Railway station in Yokkaichi, Mie Prefecture, Japan

Oiwake Station (追分駅, Oiwake-eki) is a railway station on the Kintetsu Utsube Line in Yokkaichi, Mie Prefecture, Japan, operated by the private railway operator Kintetsu. It is 4.3 rail kilometers from the terminus of the line at Kintetsu-Yokkaichi Station.

==Lines==
- Kintetsu
  - Utsube Line

==Layout==
Oiwake Station has a side platform serving bi-directional traffic.
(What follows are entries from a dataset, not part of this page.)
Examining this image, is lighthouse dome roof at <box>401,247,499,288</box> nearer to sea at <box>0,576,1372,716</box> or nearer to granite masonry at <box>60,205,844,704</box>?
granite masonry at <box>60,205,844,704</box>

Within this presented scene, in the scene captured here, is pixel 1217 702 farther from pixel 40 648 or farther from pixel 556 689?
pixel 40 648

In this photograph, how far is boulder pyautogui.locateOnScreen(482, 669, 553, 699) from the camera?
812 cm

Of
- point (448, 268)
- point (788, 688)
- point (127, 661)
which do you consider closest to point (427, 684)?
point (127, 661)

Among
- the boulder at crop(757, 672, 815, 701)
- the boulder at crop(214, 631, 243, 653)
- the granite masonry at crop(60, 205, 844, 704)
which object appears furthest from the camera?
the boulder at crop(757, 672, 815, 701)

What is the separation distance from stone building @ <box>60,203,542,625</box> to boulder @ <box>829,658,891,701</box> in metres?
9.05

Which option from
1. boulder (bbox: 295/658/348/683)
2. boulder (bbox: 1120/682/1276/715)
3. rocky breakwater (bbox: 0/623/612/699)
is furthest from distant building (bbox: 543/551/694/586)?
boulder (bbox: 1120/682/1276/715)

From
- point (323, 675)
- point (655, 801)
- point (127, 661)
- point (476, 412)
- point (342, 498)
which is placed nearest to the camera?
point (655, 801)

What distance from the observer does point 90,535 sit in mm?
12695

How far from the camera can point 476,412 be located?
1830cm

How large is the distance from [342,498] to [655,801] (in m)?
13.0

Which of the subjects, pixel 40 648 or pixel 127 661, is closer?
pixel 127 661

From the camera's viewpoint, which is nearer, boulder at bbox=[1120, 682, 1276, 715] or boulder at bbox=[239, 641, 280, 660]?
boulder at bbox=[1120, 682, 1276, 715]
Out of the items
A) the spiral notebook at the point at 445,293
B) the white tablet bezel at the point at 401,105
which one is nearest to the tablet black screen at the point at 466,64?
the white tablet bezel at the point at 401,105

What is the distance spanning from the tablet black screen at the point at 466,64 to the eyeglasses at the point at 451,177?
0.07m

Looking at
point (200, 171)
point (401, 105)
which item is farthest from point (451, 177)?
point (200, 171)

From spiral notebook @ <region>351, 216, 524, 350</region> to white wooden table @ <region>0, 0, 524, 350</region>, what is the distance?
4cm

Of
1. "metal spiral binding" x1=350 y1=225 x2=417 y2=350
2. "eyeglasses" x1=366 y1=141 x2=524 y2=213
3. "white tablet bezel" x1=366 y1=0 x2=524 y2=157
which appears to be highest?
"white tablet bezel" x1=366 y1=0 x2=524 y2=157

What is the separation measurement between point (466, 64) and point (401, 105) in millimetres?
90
The station is unattended.

===Platforms===

| 1 | ■ Kintetsu Utsube Line | For Kintetsu Yokkaichi For Utsube |

==Adjacent stations==

| « |  | Service | » |  |
Kintetsu Utsube Line
| Tomari |  | Local |  | Ogoso |

==Surrounding area==
- Hinaga Fork: Ancient road fork between the Tōkaidō (to Kyoto) and the Sangūdō (to Ise Grand Shrine)
- Yokkaichi-Minami Junior High School
- Kaisei Junior and Senior High School

==History==
Oiwake Station was opened on June 21, 1922 as a station on the Mie Railway. On February 11, 1944, due to mergers, the station came under the ownership of Sanco. On February 1, 1964 the Railway division of Sanco split off and formed a separate company, the Mie Electric Railway, which merged with Kintetsu on April 1, 1965.